Fig. 6: Inflammation and IL-6 triggered by paclitaxel exposure facilitate tumor growth and modification of the tumor microenvironment in vivo.

A Tumor-proliferation curve. Inflammation attenuation and IL-6R blocking (with tocilizumab) enhanced the tumor-proliferation inhibition of paclitaxel (PTX). B Histology features (a-g) and PGCC percentage (h) of tumor in each group. Compared with the control (1.8 ± 0.7%), PGCCs were significantly induced by PTX alone (14.6 ± 5.4%, P < 0.05), which was attenuated by combined administration of PTX with tocilizumab (5.2 ± 2.1%, P < 0.05) and/or apigenin (4.8 ± 1.9%, P < 0.05), but tocilizumab or apigenin alone had no significant effect.
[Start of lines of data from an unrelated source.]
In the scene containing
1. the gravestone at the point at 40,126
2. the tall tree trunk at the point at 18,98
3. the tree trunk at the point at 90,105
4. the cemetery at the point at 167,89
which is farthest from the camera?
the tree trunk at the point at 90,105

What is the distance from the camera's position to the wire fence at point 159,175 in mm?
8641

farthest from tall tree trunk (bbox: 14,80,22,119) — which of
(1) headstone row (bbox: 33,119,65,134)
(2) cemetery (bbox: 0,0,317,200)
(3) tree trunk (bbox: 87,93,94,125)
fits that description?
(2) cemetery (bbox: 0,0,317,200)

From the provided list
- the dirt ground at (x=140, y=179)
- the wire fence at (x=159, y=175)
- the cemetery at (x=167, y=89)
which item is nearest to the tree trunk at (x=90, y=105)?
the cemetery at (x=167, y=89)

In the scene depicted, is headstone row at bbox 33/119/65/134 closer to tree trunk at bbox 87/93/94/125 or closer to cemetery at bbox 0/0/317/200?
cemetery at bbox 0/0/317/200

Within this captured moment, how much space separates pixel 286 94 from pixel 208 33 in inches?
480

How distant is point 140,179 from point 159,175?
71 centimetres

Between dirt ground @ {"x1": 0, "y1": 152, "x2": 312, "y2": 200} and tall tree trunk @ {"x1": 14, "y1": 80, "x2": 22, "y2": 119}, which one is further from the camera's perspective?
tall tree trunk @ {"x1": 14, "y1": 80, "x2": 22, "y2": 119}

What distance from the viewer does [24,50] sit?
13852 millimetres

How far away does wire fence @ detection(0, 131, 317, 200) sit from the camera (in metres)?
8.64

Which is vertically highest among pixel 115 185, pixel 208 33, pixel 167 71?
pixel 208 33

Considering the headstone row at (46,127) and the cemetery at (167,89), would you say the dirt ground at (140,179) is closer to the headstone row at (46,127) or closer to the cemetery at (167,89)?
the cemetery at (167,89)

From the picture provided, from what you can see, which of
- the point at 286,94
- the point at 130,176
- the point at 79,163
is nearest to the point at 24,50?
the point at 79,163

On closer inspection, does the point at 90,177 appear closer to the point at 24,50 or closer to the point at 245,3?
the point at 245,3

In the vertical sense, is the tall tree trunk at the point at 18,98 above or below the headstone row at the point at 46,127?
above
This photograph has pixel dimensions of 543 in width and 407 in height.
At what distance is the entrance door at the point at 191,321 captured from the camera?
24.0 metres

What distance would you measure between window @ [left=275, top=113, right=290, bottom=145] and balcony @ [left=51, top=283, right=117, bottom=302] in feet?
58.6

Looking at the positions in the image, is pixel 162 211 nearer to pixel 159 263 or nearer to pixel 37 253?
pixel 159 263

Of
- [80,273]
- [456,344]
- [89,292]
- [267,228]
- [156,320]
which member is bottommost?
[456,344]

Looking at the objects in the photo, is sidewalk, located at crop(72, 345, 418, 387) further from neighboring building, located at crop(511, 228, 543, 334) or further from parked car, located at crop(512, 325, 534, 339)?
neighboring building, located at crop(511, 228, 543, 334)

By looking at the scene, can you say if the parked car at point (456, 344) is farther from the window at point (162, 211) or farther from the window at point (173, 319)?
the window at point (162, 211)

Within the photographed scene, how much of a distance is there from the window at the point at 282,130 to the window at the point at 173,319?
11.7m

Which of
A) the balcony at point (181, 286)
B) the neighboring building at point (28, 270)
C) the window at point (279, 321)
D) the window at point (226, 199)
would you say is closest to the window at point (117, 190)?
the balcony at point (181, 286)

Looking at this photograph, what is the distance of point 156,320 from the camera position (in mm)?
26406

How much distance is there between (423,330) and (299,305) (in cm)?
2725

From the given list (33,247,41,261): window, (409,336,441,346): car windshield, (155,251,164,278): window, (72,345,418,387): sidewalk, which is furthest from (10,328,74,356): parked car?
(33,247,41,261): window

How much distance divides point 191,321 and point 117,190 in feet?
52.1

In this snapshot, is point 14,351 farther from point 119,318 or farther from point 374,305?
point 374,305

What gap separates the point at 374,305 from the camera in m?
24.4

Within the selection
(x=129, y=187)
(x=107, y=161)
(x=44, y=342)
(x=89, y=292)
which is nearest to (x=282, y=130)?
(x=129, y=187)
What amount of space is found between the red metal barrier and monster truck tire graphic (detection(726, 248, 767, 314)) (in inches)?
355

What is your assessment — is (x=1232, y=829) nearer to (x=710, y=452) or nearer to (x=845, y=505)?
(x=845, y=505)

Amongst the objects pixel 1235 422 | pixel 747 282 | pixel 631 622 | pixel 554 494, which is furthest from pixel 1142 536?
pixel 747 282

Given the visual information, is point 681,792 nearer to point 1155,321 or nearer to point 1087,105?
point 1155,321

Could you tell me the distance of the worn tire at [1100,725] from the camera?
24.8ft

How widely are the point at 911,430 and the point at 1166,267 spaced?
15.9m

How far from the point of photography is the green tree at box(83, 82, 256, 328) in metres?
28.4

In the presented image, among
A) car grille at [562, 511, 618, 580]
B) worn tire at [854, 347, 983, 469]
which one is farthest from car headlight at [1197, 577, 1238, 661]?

H&E staining, bars, 50 µm. a, control; b, tocilizumab; c, apigenin; d, PTX; e, PTX + tocilizumab; f, PTX + apigenin; g, PTX + tocilizumab + apigenin. C PTX can significantly lower the tumor/stroma ratio (Control, 6.3 ± 2.9; PTX, 1.9 ± 0.5), which can be enhanced by tocilizumab (0.8 ± 0.5) and apigenin (1.2 ± 0.5). D Microvessel density in tumor increased significantly in the subgroups of PTX (23 ± 5.5 per area of 500 µm diameter), PTX + tocilizumab (14.5 ± 3.9), PTX + apigenin (14.3 ± 3.6), and PTX + tocilizumab + apigenin (12.1 ± 3.2). IL-6R blocking and apigenin reduced the effect of PTX alone when combined together with PTX.